Excerpts of spatial question data
☆ ☆ ☆ ☆

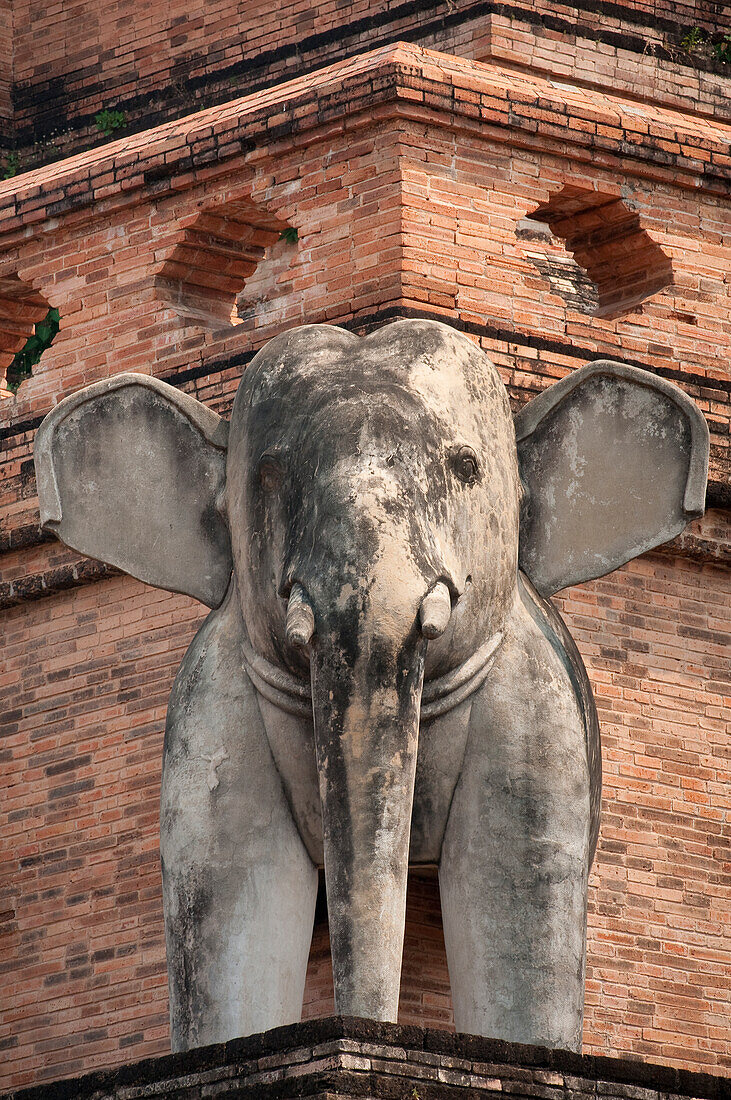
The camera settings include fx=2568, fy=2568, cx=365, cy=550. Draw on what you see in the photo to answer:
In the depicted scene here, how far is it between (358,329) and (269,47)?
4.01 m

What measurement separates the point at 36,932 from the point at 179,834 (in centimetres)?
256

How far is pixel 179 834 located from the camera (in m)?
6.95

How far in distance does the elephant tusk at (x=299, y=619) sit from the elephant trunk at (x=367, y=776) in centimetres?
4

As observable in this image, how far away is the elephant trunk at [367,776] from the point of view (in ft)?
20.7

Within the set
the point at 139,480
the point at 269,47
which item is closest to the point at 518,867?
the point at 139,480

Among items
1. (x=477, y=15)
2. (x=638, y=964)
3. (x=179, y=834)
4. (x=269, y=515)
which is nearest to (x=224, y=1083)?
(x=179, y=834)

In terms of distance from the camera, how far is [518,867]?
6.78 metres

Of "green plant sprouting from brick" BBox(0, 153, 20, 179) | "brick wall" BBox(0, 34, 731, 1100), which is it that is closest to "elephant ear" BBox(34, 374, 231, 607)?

☆ ☆ ☆ ☆

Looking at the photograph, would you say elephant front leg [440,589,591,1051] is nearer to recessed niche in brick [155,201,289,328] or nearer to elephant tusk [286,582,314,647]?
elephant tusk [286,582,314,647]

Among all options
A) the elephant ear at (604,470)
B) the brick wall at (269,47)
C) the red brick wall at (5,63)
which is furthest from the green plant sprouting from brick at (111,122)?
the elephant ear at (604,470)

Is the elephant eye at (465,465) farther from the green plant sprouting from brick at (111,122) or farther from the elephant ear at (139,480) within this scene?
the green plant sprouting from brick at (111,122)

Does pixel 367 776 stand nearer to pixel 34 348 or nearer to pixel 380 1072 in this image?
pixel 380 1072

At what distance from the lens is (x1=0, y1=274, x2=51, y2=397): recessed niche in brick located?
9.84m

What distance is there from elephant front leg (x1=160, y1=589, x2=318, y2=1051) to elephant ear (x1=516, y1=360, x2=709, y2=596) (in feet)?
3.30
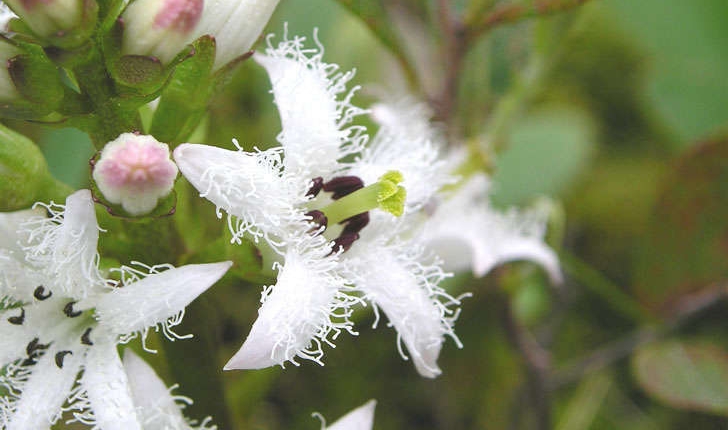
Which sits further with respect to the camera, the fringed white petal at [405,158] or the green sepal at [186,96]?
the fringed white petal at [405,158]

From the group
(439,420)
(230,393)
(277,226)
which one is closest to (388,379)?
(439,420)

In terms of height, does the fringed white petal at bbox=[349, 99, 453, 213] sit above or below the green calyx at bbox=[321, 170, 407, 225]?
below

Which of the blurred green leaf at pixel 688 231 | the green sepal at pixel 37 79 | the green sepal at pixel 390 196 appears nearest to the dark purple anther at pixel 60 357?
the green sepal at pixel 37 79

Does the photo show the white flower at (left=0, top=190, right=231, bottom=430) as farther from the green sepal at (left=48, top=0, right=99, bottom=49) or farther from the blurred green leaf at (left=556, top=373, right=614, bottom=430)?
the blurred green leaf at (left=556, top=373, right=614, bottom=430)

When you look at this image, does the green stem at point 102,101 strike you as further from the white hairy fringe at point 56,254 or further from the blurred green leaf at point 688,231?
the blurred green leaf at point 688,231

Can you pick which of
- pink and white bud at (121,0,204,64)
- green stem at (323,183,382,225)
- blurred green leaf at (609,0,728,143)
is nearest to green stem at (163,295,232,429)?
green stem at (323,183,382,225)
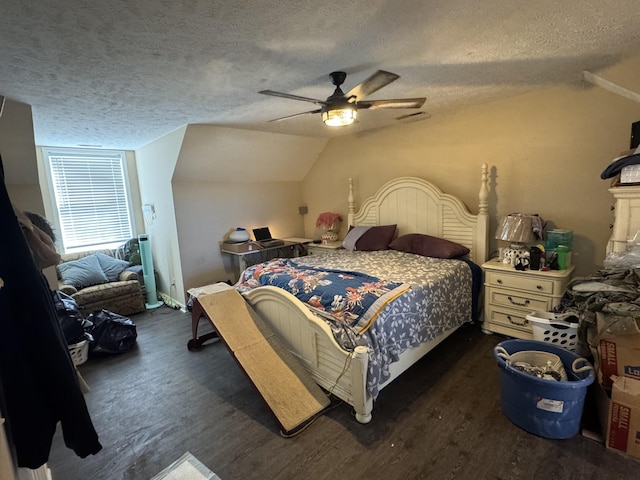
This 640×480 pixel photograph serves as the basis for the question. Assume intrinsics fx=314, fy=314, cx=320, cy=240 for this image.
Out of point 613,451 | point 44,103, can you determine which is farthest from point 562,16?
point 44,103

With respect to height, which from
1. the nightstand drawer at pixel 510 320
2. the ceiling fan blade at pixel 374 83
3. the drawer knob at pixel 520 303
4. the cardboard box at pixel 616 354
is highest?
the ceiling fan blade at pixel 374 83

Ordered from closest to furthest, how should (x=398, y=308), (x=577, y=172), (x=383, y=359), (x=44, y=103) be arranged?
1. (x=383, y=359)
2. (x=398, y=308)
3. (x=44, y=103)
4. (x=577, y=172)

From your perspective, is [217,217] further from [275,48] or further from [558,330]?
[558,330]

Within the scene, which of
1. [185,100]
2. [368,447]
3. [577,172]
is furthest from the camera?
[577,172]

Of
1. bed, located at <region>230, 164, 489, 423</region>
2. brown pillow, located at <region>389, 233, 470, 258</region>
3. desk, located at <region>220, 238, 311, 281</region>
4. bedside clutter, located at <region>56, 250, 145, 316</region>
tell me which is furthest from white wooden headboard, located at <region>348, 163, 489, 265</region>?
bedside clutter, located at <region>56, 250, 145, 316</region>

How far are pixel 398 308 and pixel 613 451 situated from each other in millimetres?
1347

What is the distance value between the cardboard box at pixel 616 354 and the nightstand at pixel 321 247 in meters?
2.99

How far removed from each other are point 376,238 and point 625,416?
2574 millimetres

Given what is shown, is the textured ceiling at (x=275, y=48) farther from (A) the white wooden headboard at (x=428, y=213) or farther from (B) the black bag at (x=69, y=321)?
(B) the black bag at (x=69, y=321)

☆ ☆ ☆ ☆

● **EXERCISE REQUIREMENTS**: Copy everything from "How far in distance" down to "374, 231, 607)?", renaming "elephant trunk" to "elephant snout" throughout and changing nothing else.

● **ANSWER TO THIS TASK**:
How far in distance does the elephant tusk at (x=299, y=619) sit from the elephant snout at (x=367, y=776) in centimetres?
4

As observable in this image, how far away is the elephant snout at [367,776] from the point of view (in ft)?
20.7

Within the set
the point at 139,480
the point at 269,47
which item is closest to the point at 518,867?
the point at 139,480

Among items
1. (x=477, y=15)
2. (x=638, y=964)
3. (x=179, y=834)
4. (x=269, y=515)
which is nearest to (x=224, y=1083)?
(x=179, y=834)

In terms of distance from the camera, how far is [518,867]?
6.78 metres

Of "green plant sprouting from brick" BBox(0, 153, 20, 179) | "brick wall" BBox(0, 34, 731, 1100), which is it that is closest to "elephant ear" BBox(34, 374, 231, 607)?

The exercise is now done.